Eyes, ears, throat, check. Parents’ income, check. Pediatricians will soon be asking parents about their financial status because of the negative effects of poverty on a child’s health.
In recommendations to be released Wednesday, the American Academy of Pediatrics urges doctors to ask parents this question at each appointment: “Do you have difficulty making ends meet at the end of the month?”
The question should be asked in all areas of the country, since economic insecurity can affect families in cities, suburbs and rural areas. Parents who answer “yes” will be directed to community resources for housing, nutrition and job assistance.
Poverty can impair children’s development and shorten their life spans. A study from Washington University used brain scans to show that local children living in poverty had smaller areas of white and gray brain matter. Poverty is also linked to teen pregnancy, drug and alcohol abuse, and lead poisoning.
“We need to do something about poverty in childhood because it affects kids’ health,” said Dr. Katie Plax, professor of pediatrics and medical director of SPOT (Supporting Positive Opportunities with Teens) health care. “We really want families and kids to get help.”
In addition to help from local charities, the pediatricians’ group is in favor of policies that support school lunch programs, Medicaid, food stamps and other government assistance for families.

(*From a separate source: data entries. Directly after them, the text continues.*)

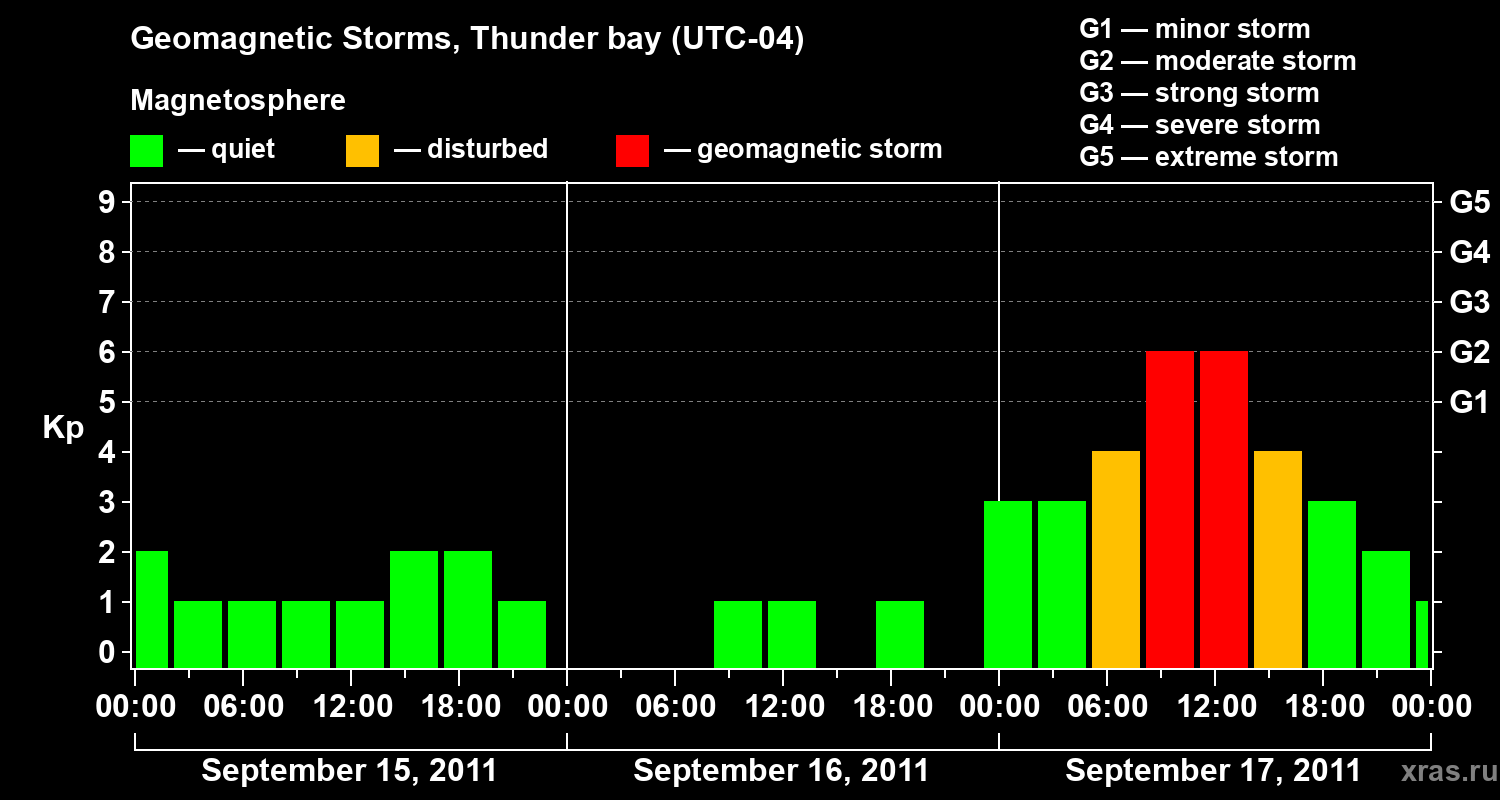 Geomagnetic Storms, Thunder bay (UTC-04)

Magnetosphere

— quiet — disturbed — geomagnetic storm

G1 — minor storm
G2 — moderate storm
G3 — strong storm
G4 — severe storm
G5 — extreme storm

Kp

9
8
7
6
5
4
3
2
1
0

G5
G4
G3
G2
G1

00:00 06:00 12:00 18:00 00:00 06:00 12:00 18:00 00:00 06:00 12:00 18:00 00:00

September 15, 2011
September 16, 2011
September 17, 2011

xras.ru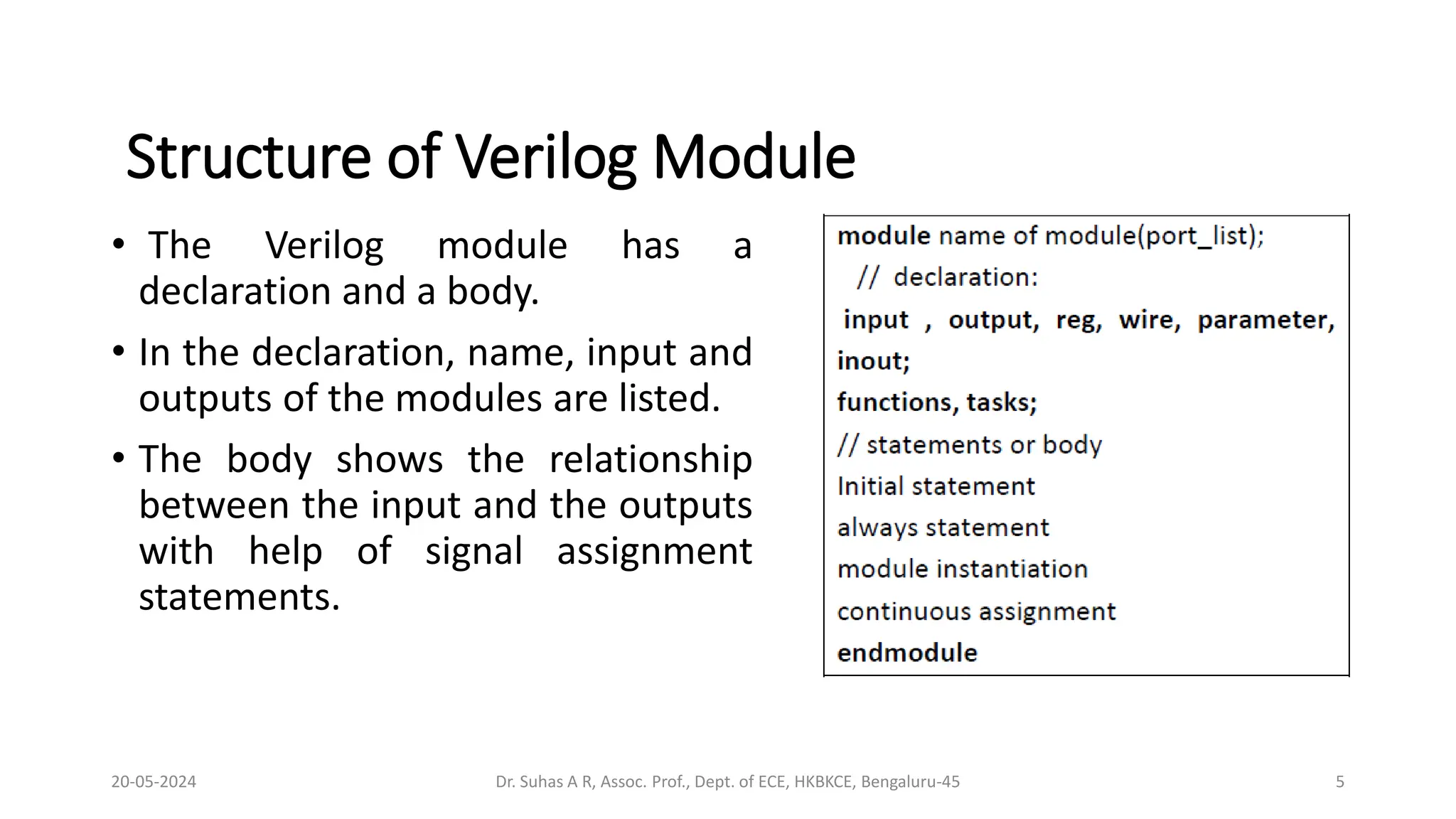 Structure of Verilog Module

• The Verilog module has a declaration and a body.

• In the declaration, name, input and outputs of the modules are listed.

• The body shows the relationship between the input and the outputs with help of signal assignment statements.

module name of module(port_list);
// declaration:
input , output, reg, wire, parameter, inout;
functions, tasks;
// statements or body
Initial statement
always statement
module instantiation
continuous assignment
endmodule

20-05-2024

Dr. Suhas A R, Assoc. Prof., Dept. of ECE, HKBKCE, Bengaluru-45

5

Spending upfront to help children living in poverty will save the state in future health care costs and allow children to become productive citizens, said Dr. Kenneth Haller, president of the Missouri chapter of the American Academy of Pediatrics and associate professor of pediatrics at St. Louis University.
Haller said children living in poverty have stress-related health problems which can turn the body’s immune system against itself.

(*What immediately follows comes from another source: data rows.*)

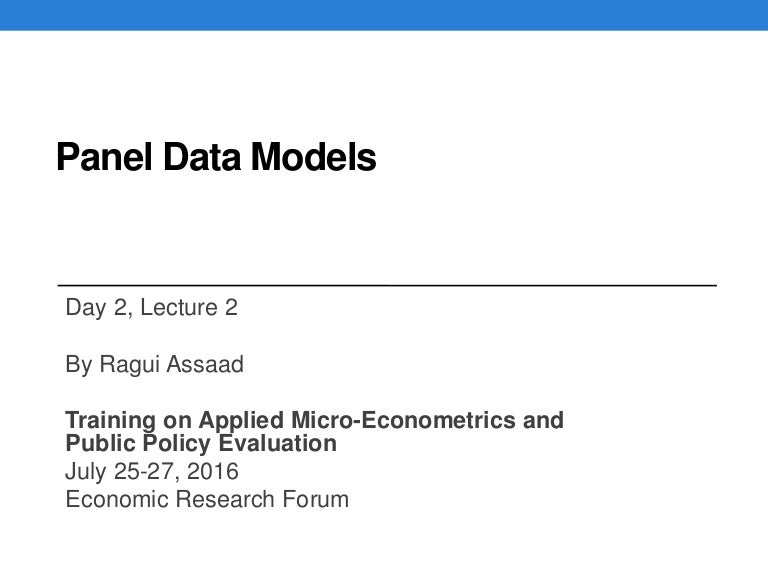 Panel Data Models

Day 2, Lecture 2

By Ragui Assaad

Training on Applied Micro-Econometrics and Public Policy Evaluation
July 25-27, 2016
Economic Research Forum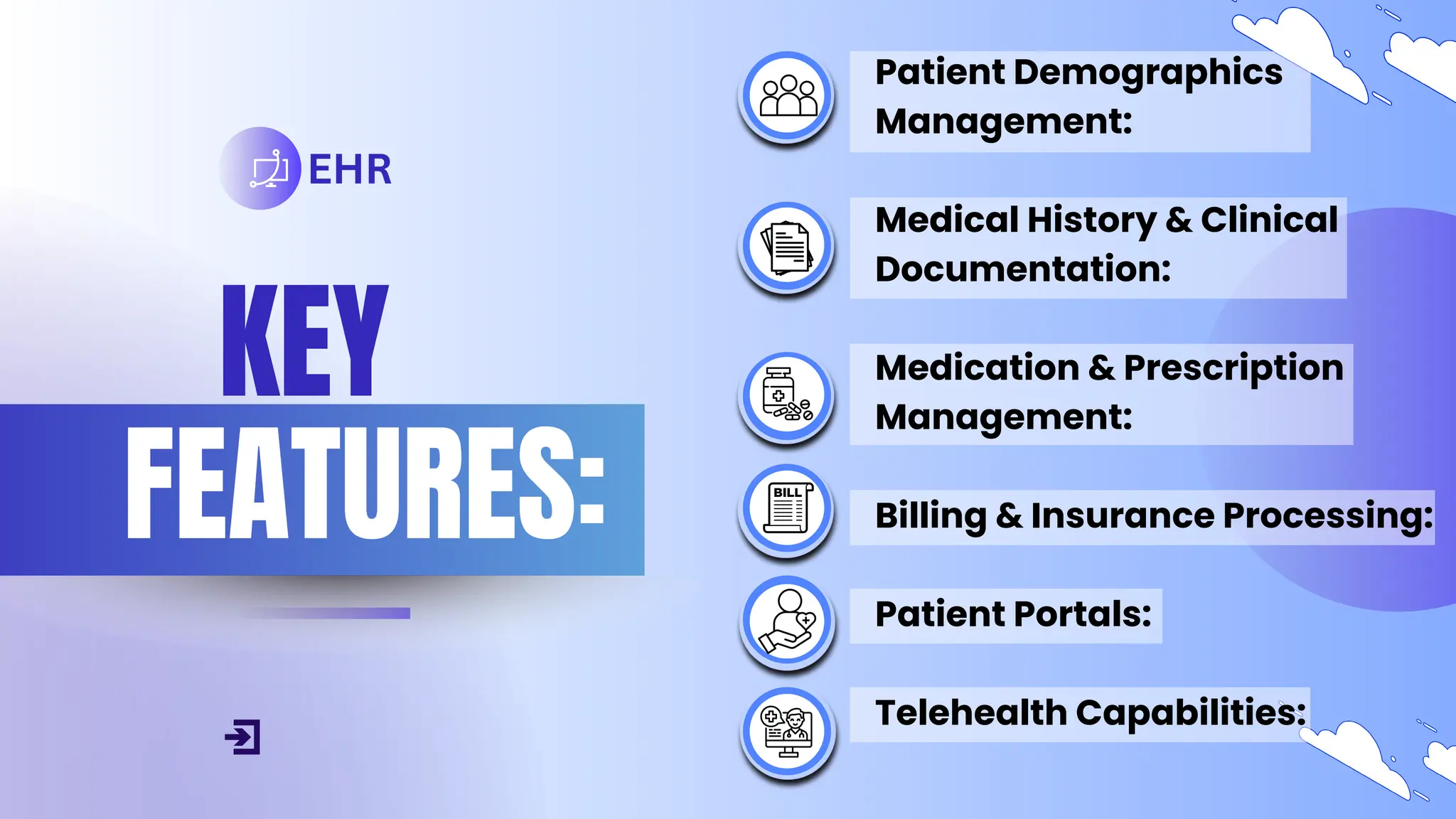 EHR

KEY FEATURES:

Patient Demographics Management:

Medical History & Clinical Documentation:

Medication & Prescription Management:

BILL

Billing & Insurance Processing:

Patient Portals:

Telehealth Capabilities:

Stress hormones can cause inflammation in the body’s circulatory system, leading to heart and breathing problems. The hormones can accelerate fat storage and suppress the immune system. The constant stress can permanently change a child’s genes, potentially shortening their lives. The damage is not only physical but mental, causing problems with attention and learning.

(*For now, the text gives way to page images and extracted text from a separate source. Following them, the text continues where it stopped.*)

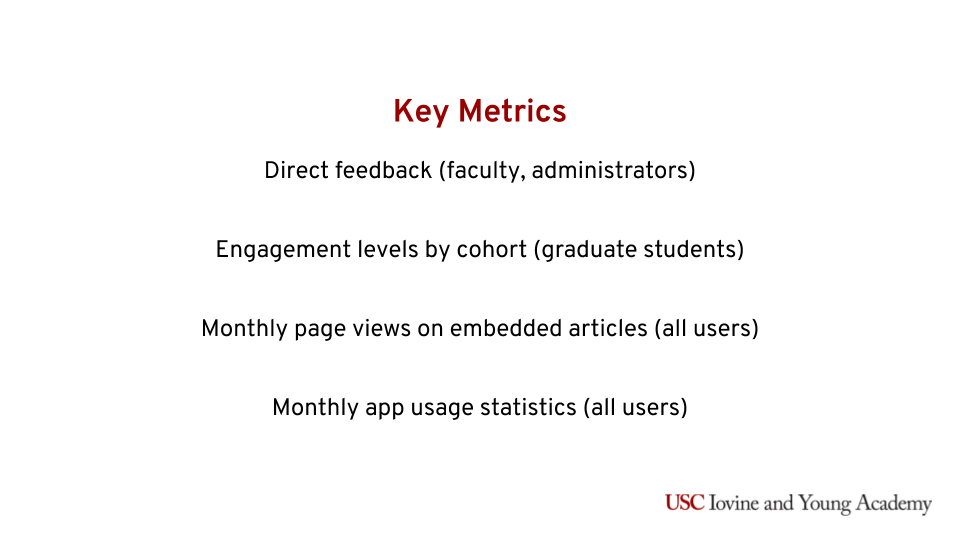 Key Metrics

Direct feedback (faculty, administrators)

Engagement levels by cohort (graduate students)

Monthly page views on embedded articles (all users)

Monthly app usage statistics (all users)

USC Iovine and Young Academy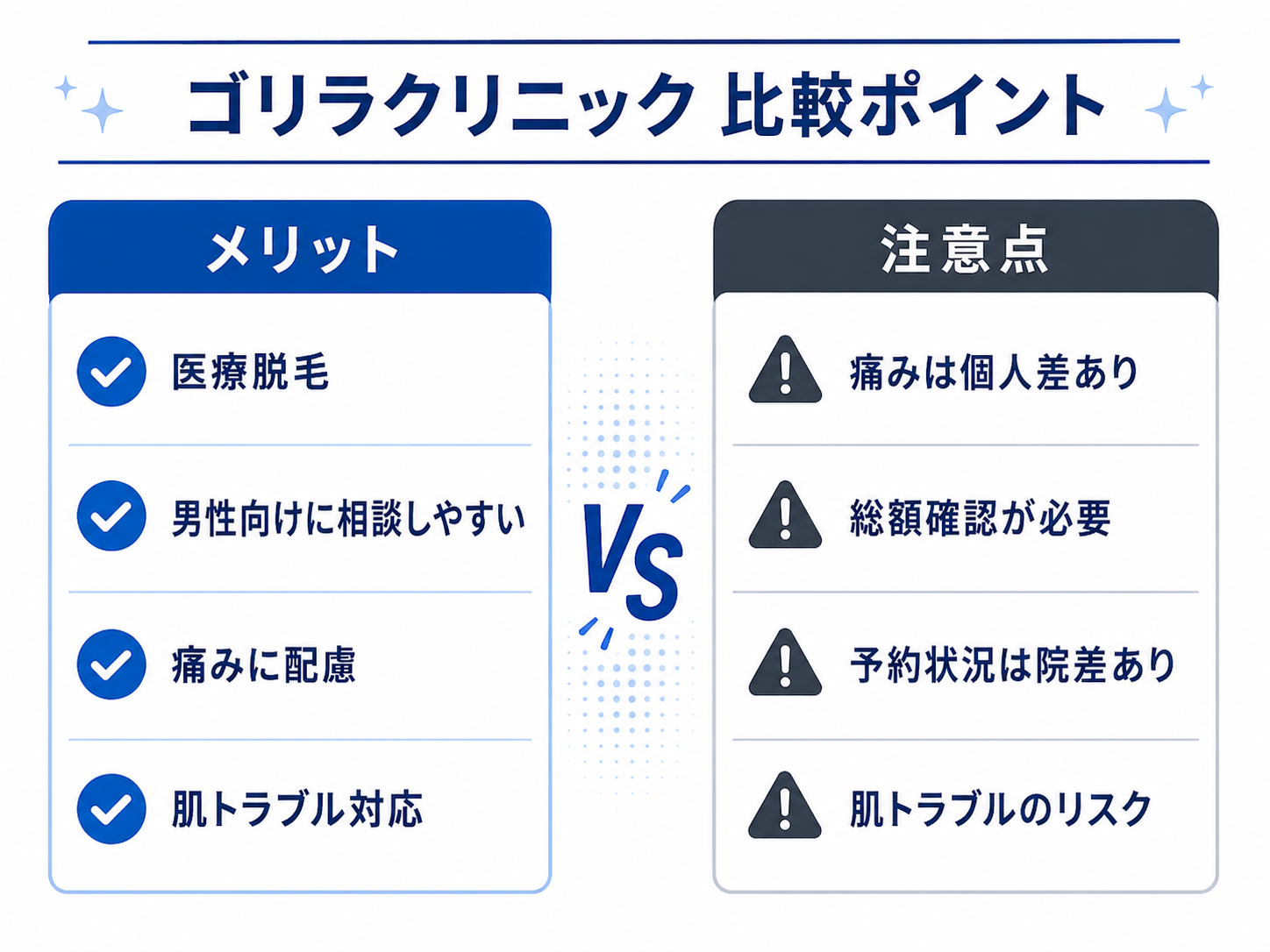 ゴリラクリニック 比較ポイント

メリット

医療脱毛

男性向けに相談しやすい

痛みに配慮

肌トラブル対応

VS

注意点

痛みは個人差あり

総額確認が必要

予約状況は院差あり

肌トラブルのリスク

Pediatricians already talk to parents about safety concerns such as bike helmets, car seats and guns in the home. Questions about financial security are also of critical importance to a child’s well-being, doctors said.
“Our job as pediatricians is to address the health and welfare of a child, not just whether they have a bad cold or ear infection,” Haller said. “If we can do some screening to help people early in life to meet some minimum goals in terms of nutrition and housing security, it’s not going to be good just for the kid and family but the entire society.”